* Required work:
1 > In the post about the Canadian Medical Association's annual meeting, in which city was the meeting held?
2 > Carry on the post about the Canadian Medical Association's shift toward health equity, starting after its last sentence.

The Canadian Medical Association: From Profit to Equity
Posted Aug 20 2012 7:13pm
The recent annual meeting of the Canadian Medical Association was remarkable for a number of reasons. Most notably, for its explicit focus on health equity and the social determinants of health . Though the link between health and factors like education, housing and income has been well-established for some time, never before has the medical association so openly acknowledged it - and they've done so with great gusto. The Yellowknife meeting featured a keynote address by Dr. Micheal Marmot, author of the seminal Whitehall Paper on social inequity and health, and marked the release of the CMA's own study linking declining income to failing health. What is equally remarkable is how far and how quickly the organization shifted from a 'pro-profit to 'pro-equity’ agenda.

* Information:
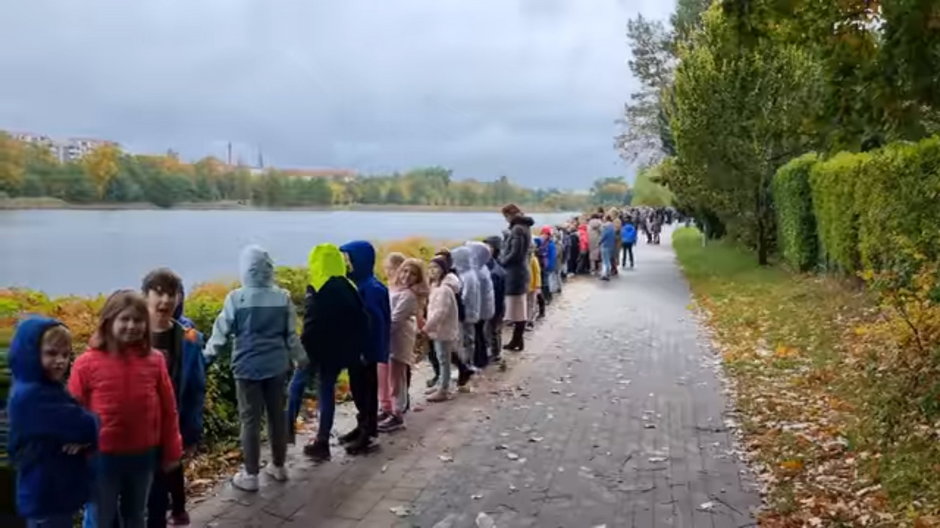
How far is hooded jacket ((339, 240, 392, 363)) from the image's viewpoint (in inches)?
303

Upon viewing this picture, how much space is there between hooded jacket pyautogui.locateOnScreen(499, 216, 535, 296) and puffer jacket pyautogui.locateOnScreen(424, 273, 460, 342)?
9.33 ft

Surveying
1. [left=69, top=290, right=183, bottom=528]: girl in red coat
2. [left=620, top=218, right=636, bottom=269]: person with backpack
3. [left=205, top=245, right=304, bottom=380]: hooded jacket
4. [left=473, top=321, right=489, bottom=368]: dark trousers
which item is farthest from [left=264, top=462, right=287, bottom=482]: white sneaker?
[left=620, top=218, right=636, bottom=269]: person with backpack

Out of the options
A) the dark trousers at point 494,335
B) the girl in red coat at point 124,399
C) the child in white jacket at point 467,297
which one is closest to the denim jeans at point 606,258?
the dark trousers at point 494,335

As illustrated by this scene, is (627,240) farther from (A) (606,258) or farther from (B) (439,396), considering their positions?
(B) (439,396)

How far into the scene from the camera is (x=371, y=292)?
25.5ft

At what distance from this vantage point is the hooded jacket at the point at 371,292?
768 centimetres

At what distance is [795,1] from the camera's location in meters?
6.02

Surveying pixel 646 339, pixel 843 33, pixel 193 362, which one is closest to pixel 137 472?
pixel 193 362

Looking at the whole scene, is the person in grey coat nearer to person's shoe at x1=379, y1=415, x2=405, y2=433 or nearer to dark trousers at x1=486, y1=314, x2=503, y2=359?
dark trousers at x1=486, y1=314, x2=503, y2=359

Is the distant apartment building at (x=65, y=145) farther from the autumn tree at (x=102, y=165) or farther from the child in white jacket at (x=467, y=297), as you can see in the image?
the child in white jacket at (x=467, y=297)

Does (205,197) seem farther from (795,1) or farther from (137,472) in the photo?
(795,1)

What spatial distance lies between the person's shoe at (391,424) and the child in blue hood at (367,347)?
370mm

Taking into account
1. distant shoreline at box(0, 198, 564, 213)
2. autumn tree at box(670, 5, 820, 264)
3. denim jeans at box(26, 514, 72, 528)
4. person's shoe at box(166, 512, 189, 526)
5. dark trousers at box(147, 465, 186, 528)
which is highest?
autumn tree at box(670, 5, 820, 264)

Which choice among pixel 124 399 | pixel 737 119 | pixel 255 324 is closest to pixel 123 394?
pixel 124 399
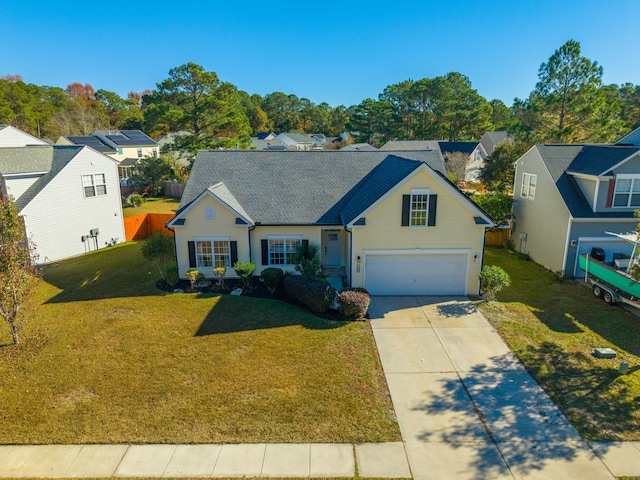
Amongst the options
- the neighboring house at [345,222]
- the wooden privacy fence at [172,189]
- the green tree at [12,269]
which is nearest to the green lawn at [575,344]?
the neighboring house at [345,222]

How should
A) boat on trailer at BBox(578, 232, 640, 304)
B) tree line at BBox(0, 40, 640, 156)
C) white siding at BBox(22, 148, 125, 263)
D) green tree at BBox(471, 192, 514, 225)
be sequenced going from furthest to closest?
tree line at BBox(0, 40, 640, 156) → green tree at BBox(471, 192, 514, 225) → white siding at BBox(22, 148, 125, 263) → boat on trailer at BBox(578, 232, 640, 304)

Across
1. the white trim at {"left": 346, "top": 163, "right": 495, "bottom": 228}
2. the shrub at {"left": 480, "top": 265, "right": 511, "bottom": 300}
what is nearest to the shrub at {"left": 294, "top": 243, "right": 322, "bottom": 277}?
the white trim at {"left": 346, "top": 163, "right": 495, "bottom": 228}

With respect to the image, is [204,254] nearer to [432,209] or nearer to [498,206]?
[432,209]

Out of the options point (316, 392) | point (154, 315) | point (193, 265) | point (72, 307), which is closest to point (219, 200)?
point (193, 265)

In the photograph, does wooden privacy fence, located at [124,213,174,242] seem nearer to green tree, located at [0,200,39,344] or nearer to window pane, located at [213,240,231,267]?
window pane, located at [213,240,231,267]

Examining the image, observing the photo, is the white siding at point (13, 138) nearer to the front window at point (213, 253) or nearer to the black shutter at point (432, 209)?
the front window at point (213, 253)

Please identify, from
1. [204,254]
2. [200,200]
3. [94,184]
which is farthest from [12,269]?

* Answers given:
1 > Yellowknife

2 >
From 2007 to 2009, physicians greeted BC's Dr. Brian Day and Quebec's Dr. Robert Oulette as successive CMA Presidents. Their terms marked a period in the organization's history of an equity-averse voice in health care reform. When Dr. Day, assumed the organization's presidency he did so as the founder of the for-profit Cambie Surgical Centre. If that sounds familiar it’s because he's in the news again, this time for violating the Canada Health Act and continuing to do so in defiance of a court order . Under his leadership, the CMA pushed for the expansion of private insurance into essential and core health service delivery, despite evidence that doing so would decrease access to services, especially for the most marginalized. His successor, owner of a chain of private diagnostic centres, continued this very public advocacy for more of the same.